As The Apartment returns to the screen at the Théâtre des Variétés on Tuesday, December 16, 2025, at 7 p.m., as part of the “American Comedy” cycle presented by the Institut Audiovisuel de Monaco, the 1959 classic by Billy Wilder and his writing partner I.A.L. Diamond once again demonstrates its enduring sharpness. Filmed in black and white and running 125 minutes, the picture stars Jack Lemmon, Shirley MacLaine and Fred MacMurray - actors who embody with unsettling precision the everyday compromises that shape corporate America.

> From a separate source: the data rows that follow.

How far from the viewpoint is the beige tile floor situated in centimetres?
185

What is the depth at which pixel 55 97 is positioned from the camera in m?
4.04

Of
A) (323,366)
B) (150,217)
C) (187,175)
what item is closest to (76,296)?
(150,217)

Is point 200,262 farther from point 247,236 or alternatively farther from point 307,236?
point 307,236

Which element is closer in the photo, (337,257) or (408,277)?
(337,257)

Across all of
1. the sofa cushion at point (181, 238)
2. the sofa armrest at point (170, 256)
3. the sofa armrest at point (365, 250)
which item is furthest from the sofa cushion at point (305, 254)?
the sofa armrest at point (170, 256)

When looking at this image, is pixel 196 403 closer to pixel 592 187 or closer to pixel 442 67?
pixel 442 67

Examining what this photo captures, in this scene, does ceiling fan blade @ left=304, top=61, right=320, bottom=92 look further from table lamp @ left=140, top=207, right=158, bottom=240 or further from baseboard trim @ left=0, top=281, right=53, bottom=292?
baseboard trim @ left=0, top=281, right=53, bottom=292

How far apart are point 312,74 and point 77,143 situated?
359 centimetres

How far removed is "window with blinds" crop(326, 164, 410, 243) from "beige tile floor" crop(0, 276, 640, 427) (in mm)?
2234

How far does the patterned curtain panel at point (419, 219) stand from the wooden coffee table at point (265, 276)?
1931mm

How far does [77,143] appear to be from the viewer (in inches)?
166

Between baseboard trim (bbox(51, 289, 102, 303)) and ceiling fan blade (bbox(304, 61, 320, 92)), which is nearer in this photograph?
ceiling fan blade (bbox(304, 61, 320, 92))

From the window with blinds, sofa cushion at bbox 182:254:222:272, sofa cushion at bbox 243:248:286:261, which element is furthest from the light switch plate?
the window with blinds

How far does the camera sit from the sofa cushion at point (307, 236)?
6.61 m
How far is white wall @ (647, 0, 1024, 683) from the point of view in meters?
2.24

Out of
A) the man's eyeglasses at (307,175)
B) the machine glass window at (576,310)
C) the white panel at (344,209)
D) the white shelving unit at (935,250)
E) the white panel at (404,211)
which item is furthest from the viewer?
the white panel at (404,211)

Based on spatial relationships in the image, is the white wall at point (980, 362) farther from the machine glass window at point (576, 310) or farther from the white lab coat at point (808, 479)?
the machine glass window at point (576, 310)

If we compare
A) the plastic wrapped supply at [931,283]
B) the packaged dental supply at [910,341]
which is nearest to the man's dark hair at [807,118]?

The story, deceptively simple, exposes a broader social truth. Bud Baxter, one of countless employees in a vast insurance company, lends his apartment to his superiors, who use it as their private love nest in exchange for vague promises of advancement. When the all-powerful personnel director Jeff D. Sheldrake demands the key for himself, the gears of a system built on convenience, coercion and the illusion of success begin to show. As Gilles Colpart observes, “everything is bought and everything is sold” - and for the first time in Wilder’s career, this mercantilism reaches into the realm of love, threatening it not metaphorically but concretely.
This “curious Christmas tale,” as Colpart describes it, extends themes Wilder explored in Ace in the Hole and Stalag 17, yet pushes further: the corruption no longer touches only ideals or morality, it invades the intimate space between two people. Through Baxter and Fran Kubelik, Wilder exposes the fissure between appearances and truth - an enduring duality that defines his work.
Born in 1906 and passing in 2002, Wilder remains one of American cinema’s most versatile and incisive voices, mastering film noir (Double Indemnity), psychological drama (The Lost Weekend) and romantic comedy (Sabrina). Unlike Frank Capra, who shows people as they ought to be, Wilder shows them as they are - a stance that aligns him at times with the Italian comedies of Risi or Comencini. From Some Like It Hot to Avanti!, this clear-eyed vision fuels the ferocious humor of his films.
The screening of The Apartment thus stands as a tribute to a filmmaker who understood that every ordinary door, once opened, reveals a far larger truth about America and its contradictions.